中国の伝統的な食文化において、極上の料理はしばしば歴史にまつわる逸話や深い人間の情念と切っても切り離せない関係にある。ひとつの珍味は単なる舌の悦びにとどまるものではなく、時空を超えた文化的な対話でもある。まさに、広く謳われた『玉堂春』という戯曲に由来する物語が、山西省の洪洞に、先祖への深い敬意とともに、胸を打つ感動的な伝説の重みを添えているのだ。
大槐樹民俗レストランは、地域文化の本質を深く掘り下げ、明代の才女・蘇三の伝説を料理の芸術に織り込んでいます。細やかな職人技によって生み出された当店の看板料理「蘇三の鎖付き魚」は、形と心をひとつにした逸品です。柔らかく骨のない汾河産ナマズ(あるいは上質な黄河産鯉)を用い、独特の“鎖”をモチーフにした盛り付けで、「たとえ鎖が重くとも、魚の滋味はなお爽やかに」という思いを込めて表現しています。この極上のひと皿を味わううちに、悠久の歴史を刻む京劇の余韻や、時のささやきがふっと胸に響いてくるような感覚も同時に味わえるのです。
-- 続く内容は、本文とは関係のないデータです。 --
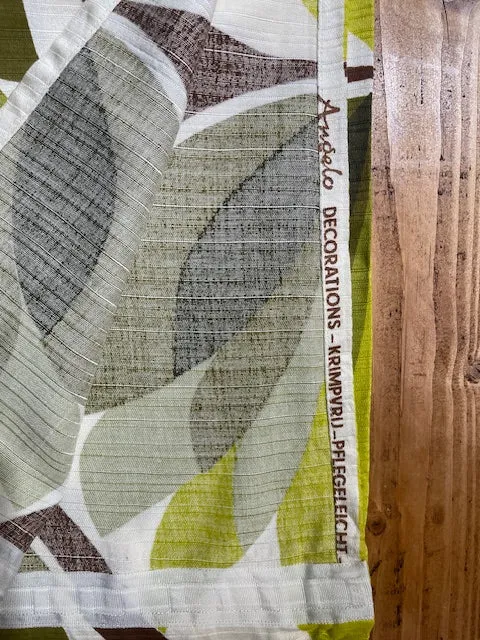 1970s  Curtain/ Fabric  #F589 *Read Info*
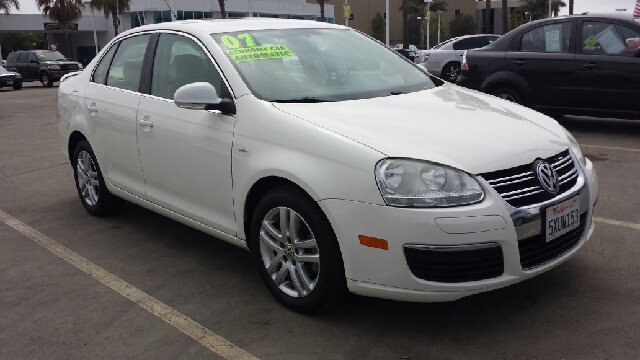 2007 Volkswagen Jetta Touring W/res W/navi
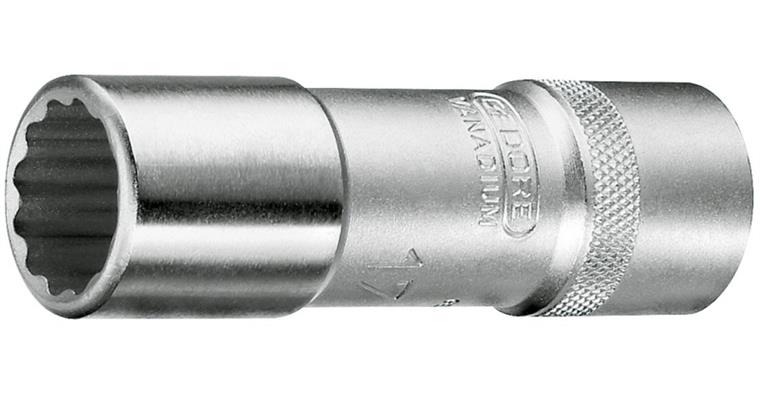 1001101646 Sockets 1/2 inch long UD profile 1/2 inch 6141300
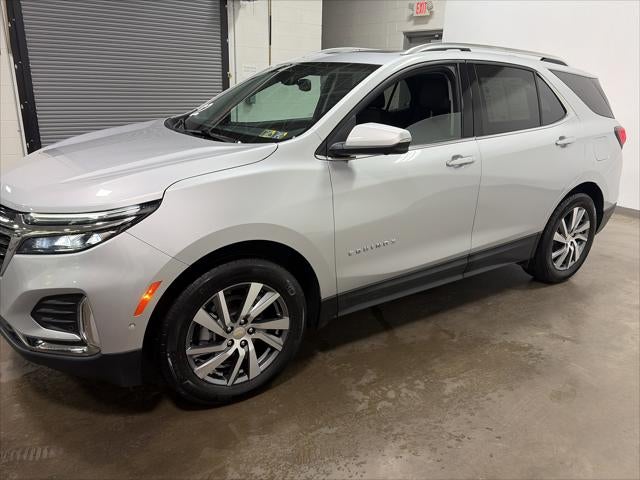 2022 Chevrolet Equinox Premier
「蘇三の木製のくびきに載せた魚」の調理は、細心の注意を払って丁寧に行われ、「三つのゆっくり」という技法を重視しています。すなわち、ゆっくりと鍋で焼くこと、ゆっくりと煮込むこと、そしてゆっくりと味を馴染ませることです。まず、新鮮なナマズをさばき、徹底的に洗浄します。続いて、顎から腹にかけて身をそぎ落とし、内臓と背骨を取り除きますが、背中部分は蝶番のようにつながったまま残します。さらに、身に細かな格子状の切り込みを入れ、秘伝の香辛料を混ぜた下味液に漬けて、生臭みを完全に消します。次に、特製の卵白と片栗粉で練ったペーストを薄く均一に塗り広げ、温めたラードで弱火でじっくり揚げます。表面はきつね色に焼き上がり、外側は固めながらも中は柔らかく仕上がります。これを引き上げて皿に盛り付けます。そのままの鍋に少量の油を残し、刻んだネギ・生姜・ニンニクを香り立つまで炒めます。続いて、トマトペースト・砂糖・熟成した山西酢・鶏ガラスープを順に加え、弱火でじっくり煮込みます。水溶き片栗粉でとろみをつけ、とろりとした濃厚な照りがつくまで煮詰めます。このあんを魚全体に均等にかけます。最後に、昔ながらの南京錠の形にくり抜いたケーキと、カリッと揚げたひき肉の小籠包、ハーブロールを巧みに盛り付けて、まるで蘇三が裁判で身に着けていた木製のくびきの姿を再現します。さらに赤いチェリーを目に見立てて飾れば、まるで生きているかのような「蘇三の木製のくびきに載せた魚」の完成です。
この「蘇三甲」の魚料理は、驚くほどリアルに再現され、その鮮やかな色彩が思わず食欲をそそります。ひと口目には、濃厚で甘酸っぱいソースの風味が広がり、続いて豆腐のように繊細な魚の身のとろけるような食感が口の中に広がります。スープはとろみがあり、ミルキーで奥深い旨味に満ち、芳醇でコクのある香りがたまりません。見た目の美しさだけでなく、まさに珠玉の逸品として、洪通の深い歴史と故郷の温かな懐かしさを胸に宿す一品です。